* _Task a_:
Pull out every line of the records that contains the string "Return". Case counts.

*** Document section

Income earned as compensation for services performed by residents of the other treaty country are generally taxed as follows: (i) an exemption from source country taxation applies to services performed as an employee who was not in the source country for more than 183 days generally in any 12-month period (irrespective of the earnings amount) provided the compensation is not borne either by an employer resident in the source state or by a permanent establishment therein; (ii) directors of companies are fully taxable notwithstanding the exemption under paragraph (i); and (iii) entertainers and sportsmen generally are taxable unless gross receipts earned do not exceed $20,000 for the year of payment (irrespective of the number of days present during the year).

 

Limitations on Benefits

 The LOB Article effectively determines whether an entity has a sufficient nexus to a Contracting State to be treated as a resident for treaty purposes. The LOB provisions are designed to prevent third-country residents from forum shopping and generally reflect the provisions in the US Model Treaty and recent treaties, but are more stringent in a number of respects.

There are several alternative ways a company or other entity may qualify for benefits under the New Treaty including under the publicly traded company, private company, derivative benefit, active conduct of trade or business, and triangular branch tests

The public trading test is met provided (i) the company's principal (and any disproportionate) class of shares is listed and regularly traded on a recognized exchange in the company's country of residence (and, as to the company's principal class of shares, primarily traded there); and (ii) less than 25% of the company's gross income is paid or accrued to persons who are not resident in either the US or Malta (referred to as the “base erosion” test). (By comparison, other US treaty public trading LOB tests do not impose a base erosion requirement.) An alternative public trading test is met where generally at least 75% of each class of shares in the company is owned directly or indirectly by companies that meet the above public trading test and the company also meets the above base erosion test.

Non-public entities may qualify for benefits under the New Treaty based on a two-prong test consisting of an ownership and a base erosion test. The ownership prong requires that qualifying residents of either treaty country during at least half the taxable year own at least 75% of the entity's stock, without limit on the number of qualifying shareholders for this purpose. The applicable 25% base erosion test is the same as under the public trading test above. (In contrast, other US treaties apply a 50% threshold for both the ownership and base erosion requirements of the LOB test applicable to non-public entities.)

******
*** Information given

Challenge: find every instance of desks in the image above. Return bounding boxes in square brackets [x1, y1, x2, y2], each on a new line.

******
*** Information given

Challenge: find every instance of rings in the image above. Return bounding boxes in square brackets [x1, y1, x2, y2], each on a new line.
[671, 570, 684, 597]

******
*** Information given

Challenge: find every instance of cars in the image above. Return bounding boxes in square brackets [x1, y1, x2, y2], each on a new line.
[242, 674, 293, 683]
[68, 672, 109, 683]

******

* _Task b_:
In the tax treaty passage, what is the gross receipts limit below which entertainers and sportsmen are generally not taxable?

* _Task response a_:
Challenge: find every instance of desks in the image above. Return bounding boxes in square brackets [x1, y1, x2, y2], each on a new line.
Challenge: find every instance of rings in the image above. Return bounding boxes in square brackets [x1, y1, x2, y2], each on a new line.
Challenge: find every instance of cars in the image above. Return bounding boxes in square brackets [x1, y1, x2, y2], each on a new line.

* _Task response b_:
$20,000 for the year of payment.